My father and I got along for a while.
To simplify things, the story is that he and I have always fought. But that isn't strictly true. It is true that he always preferred my sister's company to mine (in the natural way that some people just enjoy each other more). It is true that I never held his attention really--I wasn't anyone particularly interesting or special to him when it came to me personally. He always loved me--and it isn't as though I came out of the womb and we started fighting.
There was this brief moment though--when I was old enough to have real conversations and my sister was all teen angsty-when he and I enjoyed each other. I think it was maybe around a year, right after we moved here to Washington. We watched movies every night--working our way through all of the James Bond films and movies he considered classics. We are popcorn and played cards. It was just this moment in time when we just drank each other in.
In the next couple of years I hit puberty and I think he stopped being able to pretend I was his son and I don't know. Teenage girls are unpleasant at best, I can't blame him really. But we drifted away from each other. We became these people who would tense up when the other person was in the room. I can piss my father off by sitting a certain way.
I don't blame my dad. He loves me. He did the best that he could. He and I just don't get on together the way that we would want to. I am lucky to have a father like him though because he wants me to be happy so much.

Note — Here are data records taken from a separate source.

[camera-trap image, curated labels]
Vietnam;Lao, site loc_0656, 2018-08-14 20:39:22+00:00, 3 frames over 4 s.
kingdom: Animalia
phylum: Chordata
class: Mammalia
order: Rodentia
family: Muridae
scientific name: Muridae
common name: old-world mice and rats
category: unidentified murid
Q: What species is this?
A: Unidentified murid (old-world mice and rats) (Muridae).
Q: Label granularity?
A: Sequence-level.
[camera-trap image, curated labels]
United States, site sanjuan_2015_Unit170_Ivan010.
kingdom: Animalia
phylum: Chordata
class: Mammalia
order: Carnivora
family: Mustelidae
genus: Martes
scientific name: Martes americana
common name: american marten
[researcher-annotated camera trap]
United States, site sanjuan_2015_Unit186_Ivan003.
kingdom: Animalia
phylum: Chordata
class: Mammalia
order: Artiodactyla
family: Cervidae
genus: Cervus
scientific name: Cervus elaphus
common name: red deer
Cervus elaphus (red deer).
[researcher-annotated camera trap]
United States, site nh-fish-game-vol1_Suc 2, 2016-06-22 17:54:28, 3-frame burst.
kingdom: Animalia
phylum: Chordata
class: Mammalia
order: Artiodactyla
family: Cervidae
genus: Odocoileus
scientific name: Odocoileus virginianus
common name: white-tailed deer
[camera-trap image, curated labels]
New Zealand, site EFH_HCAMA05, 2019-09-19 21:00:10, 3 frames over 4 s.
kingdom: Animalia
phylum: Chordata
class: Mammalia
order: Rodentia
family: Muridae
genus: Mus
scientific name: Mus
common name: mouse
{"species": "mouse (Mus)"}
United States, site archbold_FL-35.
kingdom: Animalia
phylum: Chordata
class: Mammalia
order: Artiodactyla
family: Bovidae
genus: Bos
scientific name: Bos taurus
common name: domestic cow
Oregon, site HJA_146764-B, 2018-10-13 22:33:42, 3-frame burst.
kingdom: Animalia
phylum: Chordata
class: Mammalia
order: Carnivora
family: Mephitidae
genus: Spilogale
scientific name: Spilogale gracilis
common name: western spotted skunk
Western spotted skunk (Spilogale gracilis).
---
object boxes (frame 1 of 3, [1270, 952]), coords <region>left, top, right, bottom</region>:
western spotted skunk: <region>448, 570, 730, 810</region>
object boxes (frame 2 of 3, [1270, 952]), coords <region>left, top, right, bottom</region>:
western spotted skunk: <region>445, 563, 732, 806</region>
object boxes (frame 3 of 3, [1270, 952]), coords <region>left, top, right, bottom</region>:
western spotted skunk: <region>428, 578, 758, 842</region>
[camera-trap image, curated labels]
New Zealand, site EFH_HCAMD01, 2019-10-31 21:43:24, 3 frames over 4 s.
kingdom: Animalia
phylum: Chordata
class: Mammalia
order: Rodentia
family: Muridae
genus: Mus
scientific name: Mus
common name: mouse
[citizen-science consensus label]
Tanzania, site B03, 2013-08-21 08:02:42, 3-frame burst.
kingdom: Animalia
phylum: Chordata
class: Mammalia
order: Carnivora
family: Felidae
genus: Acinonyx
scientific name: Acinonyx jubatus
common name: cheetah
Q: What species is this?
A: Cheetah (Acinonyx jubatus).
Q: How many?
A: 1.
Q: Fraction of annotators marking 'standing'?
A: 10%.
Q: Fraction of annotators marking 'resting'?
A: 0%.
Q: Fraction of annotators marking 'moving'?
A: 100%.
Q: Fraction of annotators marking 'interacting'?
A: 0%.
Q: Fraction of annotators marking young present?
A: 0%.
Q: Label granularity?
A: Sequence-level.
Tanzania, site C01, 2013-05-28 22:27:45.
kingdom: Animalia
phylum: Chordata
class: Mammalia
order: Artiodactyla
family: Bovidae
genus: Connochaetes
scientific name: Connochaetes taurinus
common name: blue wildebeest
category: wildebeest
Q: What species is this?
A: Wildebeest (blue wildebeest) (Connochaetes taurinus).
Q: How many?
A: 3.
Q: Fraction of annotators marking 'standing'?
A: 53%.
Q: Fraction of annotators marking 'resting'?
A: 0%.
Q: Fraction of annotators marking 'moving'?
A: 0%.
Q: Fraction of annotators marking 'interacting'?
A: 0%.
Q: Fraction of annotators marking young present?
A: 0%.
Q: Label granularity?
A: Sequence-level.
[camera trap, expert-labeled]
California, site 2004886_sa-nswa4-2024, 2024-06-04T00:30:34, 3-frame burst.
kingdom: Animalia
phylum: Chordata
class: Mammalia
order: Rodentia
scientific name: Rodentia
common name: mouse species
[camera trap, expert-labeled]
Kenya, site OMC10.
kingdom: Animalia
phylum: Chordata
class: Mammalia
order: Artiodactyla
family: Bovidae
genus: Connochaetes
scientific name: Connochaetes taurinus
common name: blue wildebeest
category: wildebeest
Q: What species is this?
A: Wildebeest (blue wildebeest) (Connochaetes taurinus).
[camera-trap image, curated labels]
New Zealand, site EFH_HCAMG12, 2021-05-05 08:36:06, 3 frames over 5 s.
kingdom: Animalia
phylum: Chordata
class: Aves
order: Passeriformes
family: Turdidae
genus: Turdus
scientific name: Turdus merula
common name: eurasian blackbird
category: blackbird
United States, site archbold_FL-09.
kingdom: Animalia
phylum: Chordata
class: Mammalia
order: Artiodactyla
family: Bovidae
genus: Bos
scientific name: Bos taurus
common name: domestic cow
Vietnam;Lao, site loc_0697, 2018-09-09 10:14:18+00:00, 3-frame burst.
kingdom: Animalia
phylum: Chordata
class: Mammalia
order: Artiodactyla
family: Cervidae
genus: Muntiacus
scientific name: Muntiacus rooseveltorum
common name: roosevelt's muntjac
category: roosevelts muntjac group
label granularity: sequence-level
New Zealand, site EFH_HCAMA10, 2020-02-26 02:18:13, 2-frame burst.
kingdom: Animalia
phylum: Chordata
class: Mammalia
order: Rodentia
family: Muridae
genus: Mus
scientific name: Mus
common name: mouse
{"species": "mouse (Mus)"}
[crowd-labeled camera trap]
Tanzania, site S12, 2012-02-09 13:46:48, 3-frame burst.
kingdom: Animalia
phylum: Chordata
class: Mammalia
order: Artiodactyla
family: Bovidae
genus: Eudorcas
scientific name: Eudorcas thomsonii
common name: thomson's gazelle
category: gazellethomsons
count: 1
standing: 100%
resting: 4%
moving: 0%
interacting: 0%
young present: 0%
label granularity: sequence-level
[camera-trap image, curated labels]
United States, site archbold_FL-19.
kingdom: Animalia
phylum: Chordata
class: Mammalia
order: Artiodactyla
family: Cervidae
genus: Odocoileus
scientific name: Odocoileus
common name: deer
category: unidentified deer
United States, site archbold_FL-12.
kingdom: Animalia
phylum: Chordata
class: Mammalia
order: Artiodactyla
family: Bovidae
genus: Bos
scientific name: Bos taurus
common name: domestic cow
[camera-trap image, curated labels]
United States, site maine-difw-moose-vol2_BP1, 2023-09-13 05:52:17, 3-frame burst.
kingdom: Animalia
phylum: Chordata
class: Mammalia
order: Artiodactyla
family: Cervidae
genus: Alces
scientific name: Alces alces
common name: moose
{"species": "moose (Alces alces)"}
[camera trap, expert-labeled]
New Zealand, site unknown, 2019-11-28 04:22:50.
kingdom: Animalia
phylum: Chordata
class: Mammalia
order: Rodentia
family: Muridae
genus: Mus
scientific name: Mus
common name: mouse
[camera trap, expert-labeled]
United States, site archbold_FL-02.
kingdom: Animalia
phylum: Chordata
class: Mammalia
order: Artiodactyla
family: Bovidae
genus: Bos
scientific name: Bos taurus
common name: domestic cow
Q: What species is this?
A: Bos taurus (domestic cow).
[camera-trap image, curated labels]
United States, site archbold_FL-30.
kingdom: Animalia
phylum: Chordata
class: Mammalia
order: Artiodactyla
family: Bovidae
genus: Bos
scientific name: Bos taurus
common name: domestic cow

I can't help seeing the difference though, in how J is with our daughter. How he plays with her and holds her and just loves her for who she is. Now, who she is doesn't play loud music or wear inappropriate clothing and she hasn't called him a cocksucker yet. But this weekend he played tea party with her for hours, even though he would rather have done anything else, because she wanted him to and because he loves her.
My daughter won't ever have to wonder what is so wrong with her that her father is indifferent to her. She won't have to try to change so that he will think that she is worthy or interesting. She already is.